◆ Work to complete ◆
Your copy should begin with the line containing "El gobernador Rolando", end with the line containing "Blick von oben", match the listing below exactly, and contain no pictures.

▶

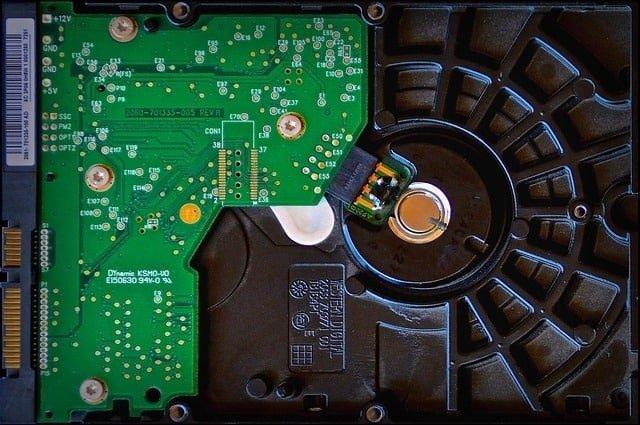 hard-drive-1705306_640
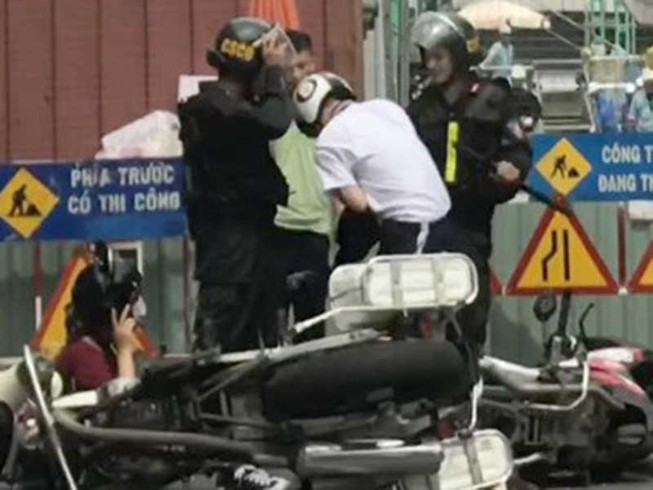 Cảnh sát cơ động thúc gối vào bụng thiếu niên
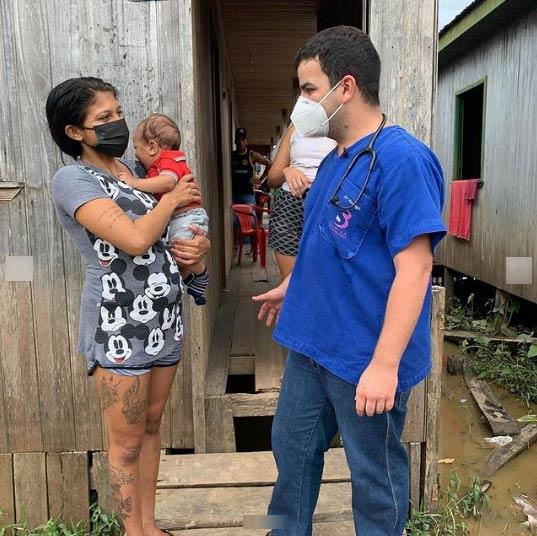 Dr. Rodrigo, Denis e a mãe - Foto: Instagram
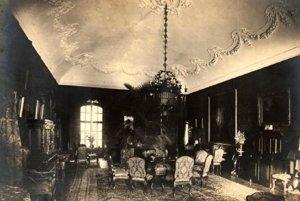 Svietnik v reprezentačnej miestnosti zámku.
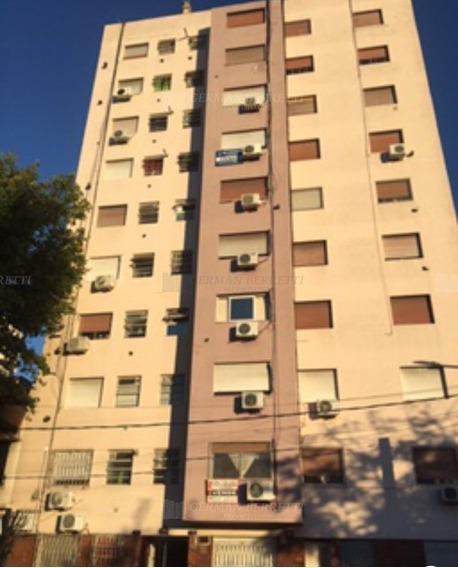 Departamento En Alquiler Ubicado En Lanús Este, Zona Sur
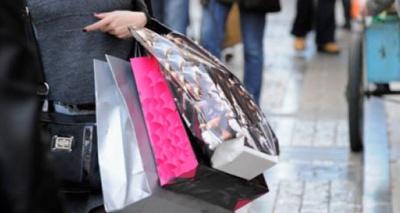 Σε εορταστικούς ρυθμούς τα καταστήματα – Το ωράριο λειτουργίας τους
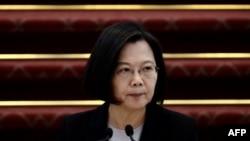 台湾总统蔡英文在台北总统府举行的记者会上讲话。(2020年1月22日)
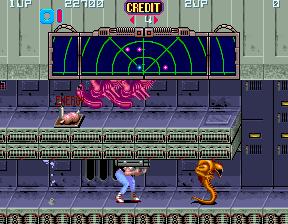 653857-aliens-arcade-screenshot-crawling-through-tunnels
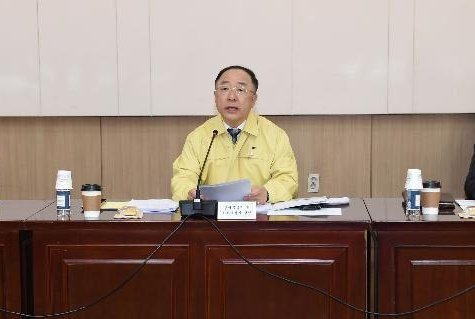 Finance Minister Hong Nam-ki speaks during a meeting of economy-related ministers on Thursday. The South Korean government plans to allow the delivery service of foreign currencies later this year to deal with the COVID-19 pandemic. Photo courtesy of the Finance Ministry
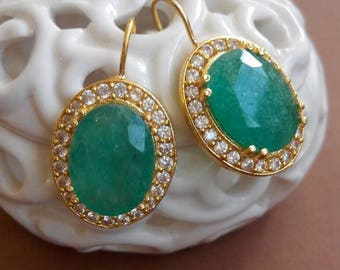 Antique earrings with emerald green agate Stone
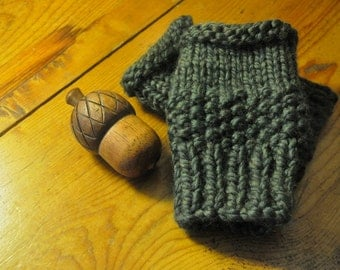 Forest Green Mittens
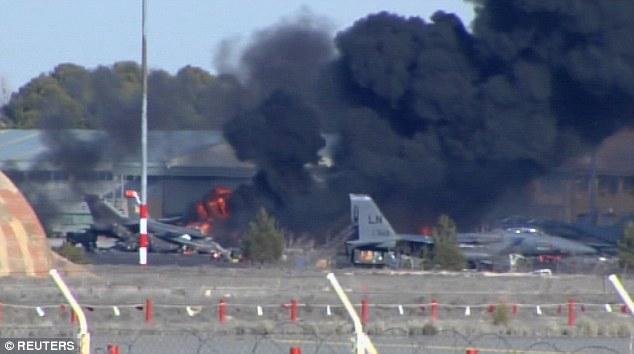 希腊空军F16坠机致十数人死亡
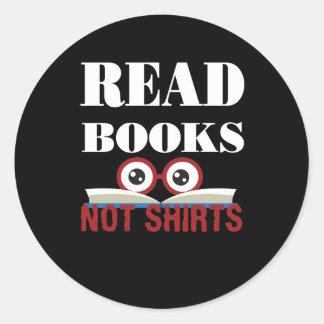 Sticker Rond Lisez les chemises de livres pas lisant l'amoureux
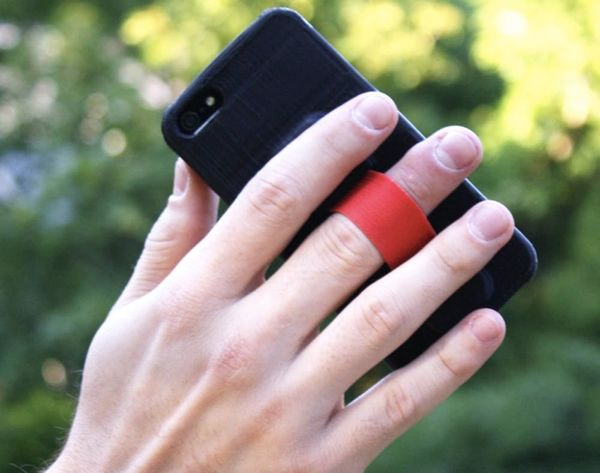 Clumsy? This Case Makes Your Phone Un-Droppable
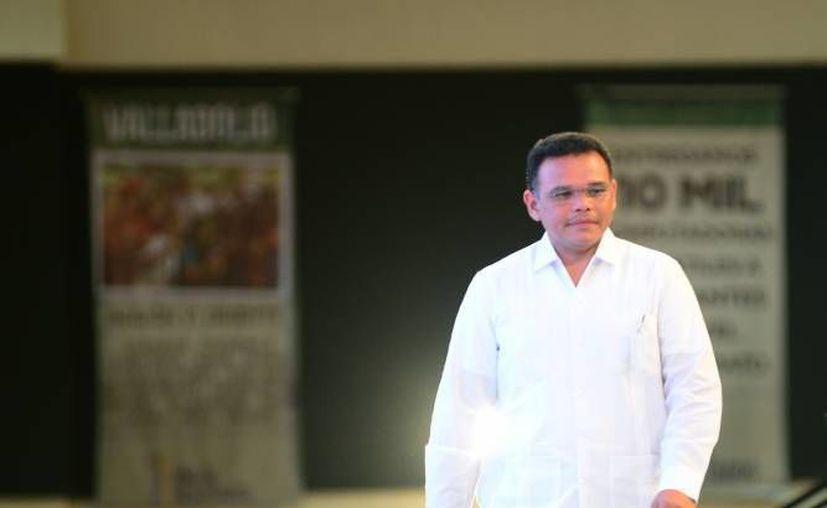 El gobernador Rolando Zapata escuchó este martes en la Ciudad de México el mensaje presidente del Comité Ejecutivo Nacional del PRI, Enrique Ochoa Reza. (Foto de archivo de SIPSE)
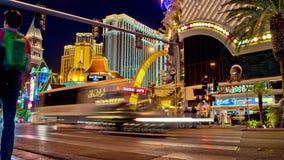 Tid schackningsperiod av Las Vegas folkmassor och trafik på natten arkivfilmer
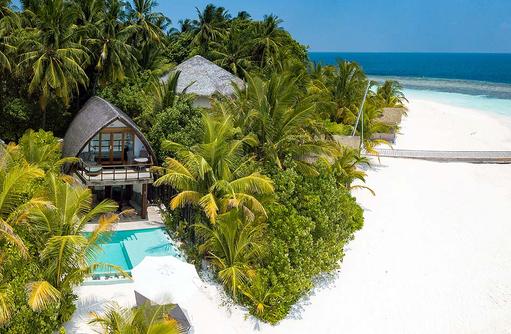 Blick von oben auf die Beachvilla mit Pool | Kandolhu Maldives
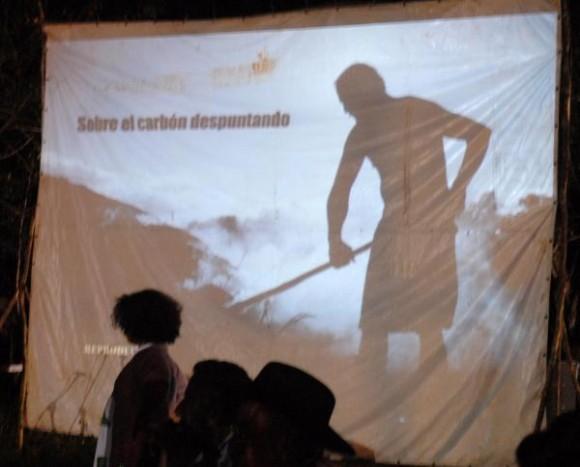Documental Sobre el carbón despuntando, pasado a los cenagueros, en el que se cuenta la historia de aquel día tan importante para los carboneros, en el poblado de Soplillar, el 24 de diciembre de 2009 AIN FOTO/Marisol RUIZ SOTO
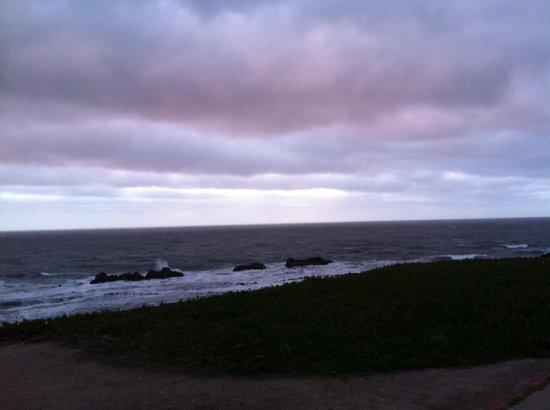 The Ritz-Carlton, Half Moon Bay:                   Watching the cloud sunset on hotel grounds!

◀

◆ Solution for this exercise ◆
 El gobernador Rolando Zapata escuchó este martes en la Ciudad de México el mensaje presidente del Comité Ejecutivo Nacional del PRI, Enrique Ochoa Reza. (Foto de archivo de SIPSE)
 Tid schackningsperiod av Las Vegas folkmassor och trafik på natten arkivfilmer
 Blick von oben auf die Beachvilla mit Pool | Kandolhu Maldives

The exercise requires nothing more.